My parents will be going tonight to see that doctor with all my print outs of everything that has/is happening to me. Along with all the tests that have been run and the results.
My mother has her surgery this Wed. and tomorrow has to take a drink that will make her go to the bathroom all day. She will be home in a few hours. Today is her last day of work, then she will be off for three weeks.
I don't have that much to say other than the fact I am pretty much the same. Somethings are better while other things are worse. I feel like life has become a dream. I wake up every morning back in this dream/nightmare. I feel disconnected from the world some how no longer a part of it, just observing it.
I feel shell shocked by everything. I never know when my heart is going to race or skip next or when I will throw up from eating. I am still very scared I will faint again. I am in limbo as to what tests will be run on me next, what pills I will have to take, and my reactions to all of it.
I had a dream last night that I was crippled and in a wheel chair from some stroke I had. I was sitting in a therapist office and the therapist was trying to convince me that the stroke was all in my mind and just anxiety even though medical doctors had proof I had a stroke.
In the dream my mom came in the room and asked if I could take her to the hospital because she was not feeling well from her cancer. I told the therapist my mom was sick and I had to leave and the therapist told me that I really didn't want to get better then and that maybe I just thought my mother was sick.

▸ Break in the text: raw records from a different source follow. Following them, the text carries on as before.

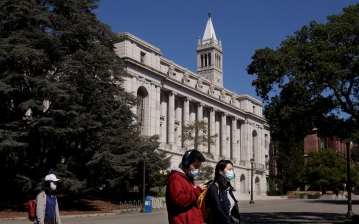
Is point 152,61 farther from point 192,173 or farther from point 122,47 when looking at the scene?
point 192,173

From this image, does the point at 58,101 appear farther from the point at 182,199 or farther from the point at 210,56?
the point at 210,56

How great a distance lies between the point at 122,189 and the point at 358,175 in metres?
60.4

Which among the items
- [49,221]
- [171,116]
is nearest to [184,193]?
[49,221]

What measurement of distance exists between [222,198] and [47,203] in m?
3.97

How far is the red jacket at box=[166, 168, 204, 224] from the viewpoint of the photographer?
6.04m

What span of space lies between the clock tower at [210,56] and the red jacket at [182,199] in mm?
114140

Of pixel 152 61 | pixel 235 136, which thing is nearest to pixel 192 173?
pixel 152 61

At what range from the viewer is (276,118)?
87.1 feet

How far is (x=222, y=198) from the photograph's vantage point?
7.47m

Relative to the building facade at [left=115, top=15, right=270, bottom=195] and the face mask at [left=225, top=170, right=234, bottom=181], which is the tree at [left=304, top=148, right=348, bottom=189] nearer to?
the building facade at [left=115, top=15, right=270, bottom=195]

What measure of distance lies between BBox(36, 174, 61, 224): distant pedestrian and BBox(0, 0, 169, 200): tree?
20.5 m

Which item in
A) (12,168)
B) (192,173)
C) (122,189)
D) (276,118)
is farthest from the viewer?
(122,189)

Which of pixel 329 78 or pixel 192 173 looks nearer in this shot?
pixel 192 173

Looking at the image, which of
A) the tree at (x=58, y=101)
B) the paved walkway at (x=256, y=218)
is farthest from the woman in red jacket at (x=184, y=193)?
the tree at (x=58, y=101)
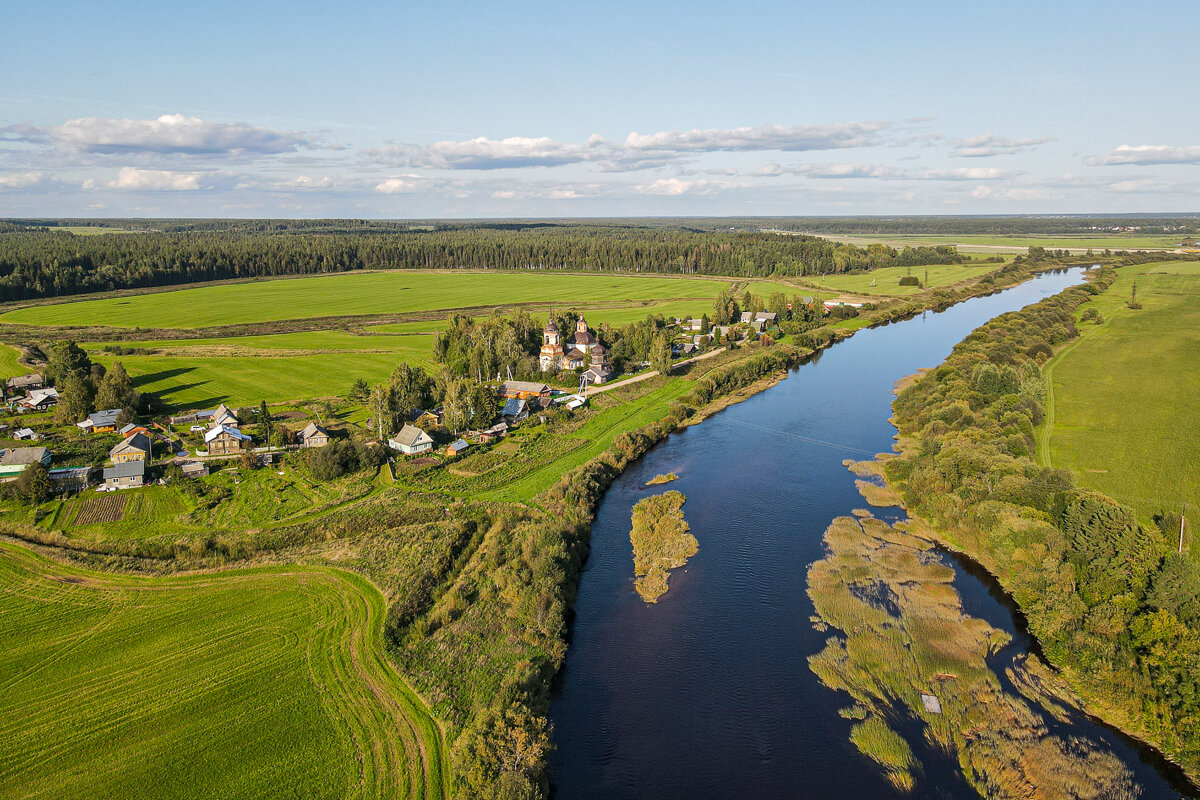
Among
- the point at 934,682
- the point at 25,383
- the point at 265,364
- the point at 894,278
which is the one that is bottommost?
the point at 934,682

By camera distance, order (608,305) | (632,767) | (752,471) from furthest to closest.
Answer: (608,305) < (752,471) < (632,767)

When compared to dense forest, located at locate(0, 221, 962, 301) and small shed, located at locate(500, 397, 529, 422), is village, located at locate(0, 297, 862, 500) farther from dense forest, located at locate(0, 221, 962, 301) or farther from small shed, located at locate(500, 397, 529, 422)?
dense forest, located at locate(0, 221, 962, 301)

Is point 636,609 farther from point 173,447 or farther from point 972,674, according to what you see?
point 173,447

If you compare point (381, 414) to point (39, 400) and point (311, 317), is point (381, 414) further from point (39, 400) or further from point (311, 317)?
A: point (311, 317)

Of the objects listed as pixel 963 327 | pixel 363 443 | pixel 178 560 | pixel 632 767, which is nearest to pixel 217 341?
→ pixel 363 443

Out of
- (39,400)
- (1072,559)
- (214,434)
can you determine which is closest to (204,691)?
(214,434)

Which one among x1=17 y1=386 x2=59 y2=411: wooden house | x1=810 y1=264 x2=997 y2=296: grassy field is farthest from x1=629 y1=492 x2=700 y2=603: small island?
x1=810 y1=264 x2=997 y2=296: grassy field

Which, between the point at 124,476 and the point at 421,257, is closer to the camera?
the point at 124,476
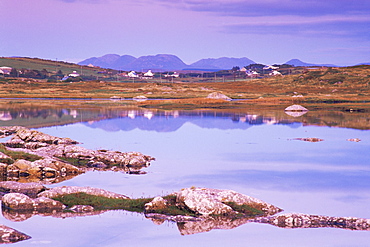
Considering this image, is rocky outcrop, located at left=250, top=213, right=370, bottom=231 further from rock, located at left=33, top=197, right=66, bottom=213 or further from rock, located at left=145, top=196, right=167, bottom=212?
rock, located at left=33, top=197, right=66, bottom=213

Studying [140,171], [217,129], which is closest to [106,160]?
[140,171]

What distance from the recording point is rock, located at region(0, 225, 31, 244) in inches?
530

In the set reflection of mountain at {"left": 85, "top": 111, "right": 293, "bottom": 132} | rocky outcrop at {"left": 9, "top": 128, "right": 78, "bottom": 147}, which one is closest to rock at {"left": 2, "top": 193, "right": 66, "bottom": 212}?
rocky outcrop at {"left": 9, "top": 128, "right": 78, "bottom": 147}

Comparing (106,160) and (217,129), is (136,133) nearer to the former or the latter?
(217,129)

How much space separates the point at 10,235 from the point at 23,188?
583 cm

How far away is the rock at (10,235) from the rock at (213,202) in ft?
16.7

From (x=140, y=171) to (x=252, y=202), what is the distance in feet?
31.5

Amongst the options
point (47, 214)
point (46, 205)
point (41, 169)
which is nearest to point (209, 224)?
point (47, 214)

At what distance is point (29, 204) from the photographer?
16.6 m

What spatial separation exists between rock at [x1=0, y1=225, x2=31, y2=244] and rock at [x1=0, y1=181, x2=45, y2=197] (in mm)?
4891

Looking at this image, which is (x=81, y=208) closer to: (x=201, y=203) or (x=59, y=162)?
(x=201, y=203)

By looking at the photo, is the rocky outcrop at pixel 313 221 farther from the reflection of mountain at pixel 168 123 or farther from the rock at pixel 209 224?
the reflection of mountain at pixel 168 123

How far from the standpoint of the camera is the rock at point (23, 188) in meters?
19.0

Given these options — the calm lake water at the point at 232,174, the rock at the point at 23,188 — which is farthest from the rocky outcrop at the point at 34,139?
the rock at the point at 23,188
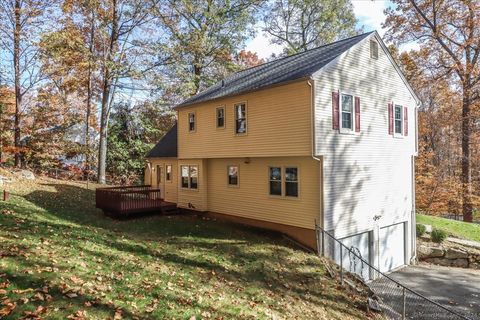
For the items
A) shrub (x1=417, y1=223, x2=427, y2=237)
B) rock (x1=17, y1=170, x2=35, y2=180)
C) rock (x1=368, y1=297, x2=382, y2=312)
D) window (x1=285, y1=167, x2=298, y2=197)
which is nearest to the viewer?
rock (x1=368, y1=297, x2=382, y2=312)

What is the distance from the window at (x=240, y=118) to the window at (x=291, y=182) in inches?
106

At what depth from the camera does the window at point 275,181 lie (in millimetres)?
13602

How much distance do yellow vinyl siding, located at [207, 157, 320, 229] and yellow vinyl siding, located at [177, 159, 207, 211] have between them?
0.27 meters

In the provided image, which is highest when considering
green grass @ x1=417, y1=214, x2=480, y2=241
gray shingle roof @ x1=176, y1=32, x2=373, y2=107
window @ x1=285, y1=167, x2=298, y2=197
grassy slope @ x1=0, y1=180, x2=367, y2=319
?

That is all I remember and I woke up.
I finished the book "God Don't Like Ugly" and started the second book "God Still Don't Like Ugly". I am reading a second book as well "Yeah I Said It" by Wanda Sykes. That book is just OK, but I am reading it anyway. I am sure it is funny, but since I have been feeling so down it is hard for me to laugh or relate. I am sure most people would enjoy reading it.
I really miss Keith. I cried over him for about a half hour yesterday. I know he couldn't fix my problems or take them away, but some how having him in my life to talk to and as my partner would make me feel safer. Our relationship was enough for me, but it wasn't for him and I understand that. I just miss him so much.
My mother tells me there will be other people, but some how this seems different. Plus I doubt there will be others. I mean the way I am, who will give up the outside world and a busy life to sit at home with me. I am not that special. I am not even easy to live with. I get upset and scared so easy I must drain everyone around me even if that is not my intention.
I have no one to talk to about my mother. Since she is the only person I do talk to my fears over her cancer are not able to be addressed.
I guess when it comes to my mom I have several fears. There is a chance that this Wed. my mom could die during surgery. In less than 48 hours my mother could be gone. My other fear is that she will need chemo, a word she will not even say because she is busy being positive. I understand that, but I am concerned that this surgery will not be enough. I hope it is. And last my fear is that my mother is older and even if she does get better how much longer will I have her.